Using MDL for Grammar Induction

• Published in: Grammatical Inference: Algorithms and Applications pp. 293 - 306
• Main Authors: Adriaans, Pieter, Jacobs, Ceriel
• Format: Book Chapter
• Language: English
• Published: Berlin, Heidelberg Springer Berlin Heidelberg 2006
• Series: Lecture Notes in Computer Science
• Subjects: Binary String; Kolmogorov Complexity; Minimum Description Length Principle; Regular Language; Short Code
• ISBN: 3540452648; 9783540452645
• ISSN: 0302-9743; 1611-3349
• DOI: 10.1007/11872436_24

In this paper we study the application of the Minimum Description Length principle (or two-part-code optimization) to grammar induction in the light of recent developments in Kolmogorov complexity theory. We focus on issues that are important for construction of effective compression algorithms. We define an independent measure for the quality of a theory given a data set: the randomness deficiency. This is a measure of how typical the data set is for the theory. It can not be computed, but it can in many relevant cases be approximated. An optimal theory has minimal randomness deficiency. Using results from [4] and [2] we show that: – Shorter code not necessarily leads to better theories. We prove that, in DFA induction, already as a result of a single deterministic merge of two nodes, divergence of randomness deficiency and MDL code can occur. – Contrary to what is suggested by the results of [6] there is no fundamental difference between positive and negative data from an MDL perspective. – MDL is extremely sensitive to the correct calculation of code length: model code and data-to-model code.
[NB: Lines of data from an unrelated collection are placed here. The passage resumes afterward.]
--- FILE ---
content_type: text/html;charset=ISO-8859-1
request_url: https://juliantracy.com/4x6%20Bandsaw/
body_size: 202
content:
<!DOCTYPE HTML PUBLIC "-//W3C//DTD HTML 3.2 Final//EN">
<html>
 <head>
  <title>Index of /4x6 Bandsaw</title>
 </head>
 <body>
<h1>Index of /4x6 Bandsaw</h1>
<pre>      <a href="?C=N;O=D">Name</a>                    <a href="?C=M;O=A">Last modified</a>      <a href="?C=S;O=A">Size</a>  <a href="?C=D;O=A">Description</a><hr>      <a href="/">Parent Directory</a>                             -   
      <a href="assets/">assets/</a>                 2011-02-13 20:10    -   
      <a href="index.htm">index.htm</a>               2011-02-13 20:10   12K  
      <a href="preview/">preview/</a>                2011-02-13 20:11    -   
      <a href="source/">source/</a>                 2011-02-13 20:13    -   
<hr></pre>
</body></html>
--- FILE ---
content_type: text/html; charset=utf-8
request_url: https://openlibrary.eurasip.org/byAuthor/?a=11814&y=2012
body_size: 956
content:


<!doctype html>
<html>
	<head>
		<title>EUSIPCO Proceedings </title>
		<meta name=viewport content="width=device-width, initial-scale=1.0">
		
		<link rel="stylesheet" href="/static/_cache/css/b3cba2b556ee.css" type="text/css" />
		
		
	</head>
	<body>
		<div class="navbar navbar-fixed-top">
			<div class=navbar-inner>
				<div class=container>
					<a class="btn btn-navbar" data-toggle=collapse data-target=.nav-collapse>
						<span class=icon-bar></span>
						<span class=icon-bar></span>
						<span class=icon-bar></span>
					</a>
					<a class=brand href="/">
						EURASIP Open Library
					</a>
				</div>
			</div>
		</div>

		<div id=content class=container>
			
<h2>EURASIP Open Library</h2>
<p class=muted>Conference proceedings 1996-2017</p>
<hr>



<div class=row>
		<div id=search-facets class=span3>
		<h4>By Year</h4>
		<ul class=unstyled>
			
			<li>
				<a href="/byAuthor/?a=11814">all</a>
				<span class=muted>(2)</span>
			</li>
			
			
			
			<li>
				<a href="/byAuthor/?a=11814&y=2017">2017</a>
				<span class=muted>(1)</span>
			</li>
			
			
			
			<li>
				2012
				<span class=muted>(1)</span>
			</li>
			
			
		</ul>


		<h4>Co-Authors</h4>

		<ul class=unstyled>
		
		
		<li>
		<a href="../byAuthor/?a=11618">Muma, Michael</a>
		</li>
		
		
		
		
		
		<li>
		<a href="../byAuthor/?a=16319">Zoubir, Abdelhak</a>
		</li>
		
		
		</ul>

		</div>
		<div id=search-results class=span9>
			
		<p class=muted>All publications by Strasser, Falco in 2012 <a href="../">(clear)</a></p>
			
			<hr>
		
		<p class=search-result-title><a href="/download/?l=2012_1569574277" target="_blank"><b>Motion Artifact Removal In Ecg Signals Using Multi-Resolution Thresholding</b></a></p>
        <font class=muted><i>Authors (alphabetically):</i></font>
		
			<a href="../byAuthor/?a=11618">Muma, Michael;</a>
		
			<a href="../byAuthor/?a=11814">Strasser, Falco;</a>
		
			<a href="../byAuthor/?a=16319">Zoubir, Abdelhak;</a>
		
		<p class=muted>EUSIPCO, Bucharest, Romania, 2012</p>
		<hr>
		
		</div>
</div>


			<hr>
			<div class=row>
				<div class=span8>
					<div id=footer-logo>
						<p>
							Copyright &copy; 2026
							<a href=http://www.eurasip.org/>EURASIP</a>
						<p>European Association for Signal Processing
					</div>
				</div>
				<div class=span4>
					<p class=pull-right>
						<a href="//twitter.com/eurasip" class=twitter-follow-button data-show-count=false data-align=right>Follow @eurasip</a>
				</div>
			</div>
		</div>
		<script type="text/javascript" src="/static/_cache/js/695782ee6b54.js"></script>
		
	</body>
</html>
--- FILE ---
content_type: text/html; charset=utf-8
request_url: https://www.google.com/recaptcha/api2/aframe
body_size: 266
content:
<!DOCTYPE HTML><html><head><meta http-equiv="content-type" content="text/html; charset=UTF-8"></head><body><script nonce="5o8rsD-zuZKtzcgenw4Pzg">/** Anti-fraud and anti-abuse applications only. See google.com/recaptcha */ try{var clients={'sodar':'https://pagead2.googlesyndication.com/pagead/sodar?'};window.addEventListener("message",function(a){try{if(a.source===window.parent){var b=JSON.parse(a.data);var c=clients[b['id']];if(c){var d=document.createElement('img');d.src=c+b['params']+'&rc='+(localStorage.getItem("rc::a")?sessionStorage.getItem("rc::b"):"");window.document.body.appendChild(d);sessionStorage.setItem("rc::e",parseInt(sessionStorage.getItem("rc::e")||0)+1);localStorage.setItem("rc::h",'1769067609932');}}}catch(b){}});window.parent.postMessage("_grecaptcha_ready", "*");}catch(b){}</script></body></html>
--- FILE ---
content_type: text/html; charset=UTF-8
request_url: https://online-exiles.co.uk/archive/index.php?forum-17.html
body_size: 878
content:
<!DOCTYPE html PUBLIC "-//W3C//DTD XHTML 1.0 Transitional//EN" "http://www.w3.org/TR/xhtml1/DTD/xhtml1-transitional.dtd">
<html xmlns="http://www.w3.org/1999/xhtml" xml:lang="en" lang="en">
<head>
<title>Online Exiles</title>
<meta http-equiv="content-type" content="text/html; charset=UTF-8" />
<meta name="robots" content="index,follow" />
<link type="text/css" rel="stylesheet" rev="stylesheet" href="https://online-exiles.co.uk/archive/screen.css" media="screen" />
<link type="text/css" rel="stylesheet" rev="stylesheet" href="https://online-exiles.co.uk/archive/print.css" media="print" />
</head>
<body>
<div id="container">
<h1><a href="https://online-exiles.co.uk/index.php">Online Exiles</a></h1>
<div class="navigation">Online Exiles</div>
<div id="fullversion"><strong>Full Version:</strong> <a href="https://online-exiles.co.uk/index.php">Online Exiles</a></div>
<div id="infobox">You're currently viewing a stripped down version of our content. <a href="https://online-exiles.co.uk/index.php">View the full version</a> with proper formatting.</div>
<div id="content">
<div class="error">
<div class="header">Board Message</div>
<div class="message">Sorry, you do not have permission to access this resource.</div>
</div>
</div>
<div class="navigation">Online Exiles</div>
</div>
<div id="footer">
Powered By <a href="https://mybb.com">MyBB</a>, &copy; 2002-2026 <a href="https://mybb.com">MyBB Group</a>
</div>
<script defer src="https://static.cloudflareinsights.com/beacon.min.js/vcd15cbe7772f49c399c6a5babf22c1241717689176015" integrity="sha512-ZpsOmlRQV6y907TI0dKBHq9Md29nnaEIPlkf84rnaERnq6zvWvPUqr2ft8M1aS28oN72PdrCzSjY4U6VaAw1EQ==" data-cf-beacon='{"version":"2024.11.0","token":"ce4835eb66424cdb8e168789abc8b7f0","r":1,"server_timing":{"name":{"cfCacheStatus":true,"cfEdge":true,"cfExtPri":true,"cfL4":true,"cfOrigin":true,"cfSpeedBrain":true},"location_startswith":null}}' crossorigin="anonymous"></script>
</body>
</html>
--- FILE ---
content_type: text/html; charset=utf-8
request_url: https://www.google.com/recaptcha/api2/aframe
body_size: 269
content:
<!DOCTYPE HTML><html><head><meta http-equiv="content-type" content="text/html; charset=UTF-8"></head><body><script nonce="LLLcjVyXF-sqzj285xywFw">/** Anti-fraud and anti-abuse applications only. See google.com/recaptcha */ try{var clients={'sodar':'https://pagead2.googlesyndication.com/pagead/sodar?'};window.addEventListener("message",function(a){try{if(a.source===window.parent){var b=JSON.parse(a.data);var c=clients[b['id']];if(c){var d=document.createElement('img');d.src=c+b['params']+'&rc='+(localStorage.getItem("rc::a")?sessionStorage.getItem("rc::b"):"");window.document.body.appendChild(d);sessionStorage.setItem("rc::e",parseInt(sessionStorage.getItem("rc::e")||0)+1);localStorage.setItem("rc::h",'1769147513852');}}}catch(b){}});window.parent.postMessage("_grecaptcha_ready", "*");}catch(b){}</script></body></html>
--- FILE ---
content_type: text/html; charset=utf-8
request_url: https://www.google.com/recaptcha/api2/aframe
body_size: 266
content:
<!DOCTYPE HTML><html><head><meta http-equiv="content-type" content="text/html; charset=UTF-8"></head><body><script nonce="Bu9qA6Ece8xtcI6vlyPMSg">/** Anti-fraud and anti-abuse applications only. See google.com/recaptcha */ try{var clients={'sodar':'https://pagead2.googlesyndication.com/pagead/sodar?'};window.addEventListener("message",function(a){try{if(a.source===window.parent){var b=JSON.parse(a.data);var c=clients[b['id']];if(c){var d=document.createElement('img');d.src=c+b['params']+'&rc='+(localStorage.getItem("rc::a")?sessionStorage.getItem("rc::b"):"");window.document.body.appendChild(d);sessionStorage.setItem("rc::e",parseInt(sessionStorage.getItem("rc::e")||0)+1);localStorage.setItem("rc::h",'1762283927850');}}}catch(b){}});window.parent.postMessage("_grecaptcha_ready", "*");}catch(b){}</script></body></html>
These results show why the applications of MDL to grammar induction so far have been disappointing. We show how the theoretical results can be deployed to create an effective algorithm for DFA induction. However, we believe that, since MDL is a global optimization criterion, MDL based solutions will in many cases be less effective in problem domains where local optimization criteria can be easily calculated. The algorithms were tested on the Abbadingo problems ([10]). The code was in Java, using the Satin ([17]) divide-and-conquer system that runs on top of the Ibis ([18]) Grid programming environment.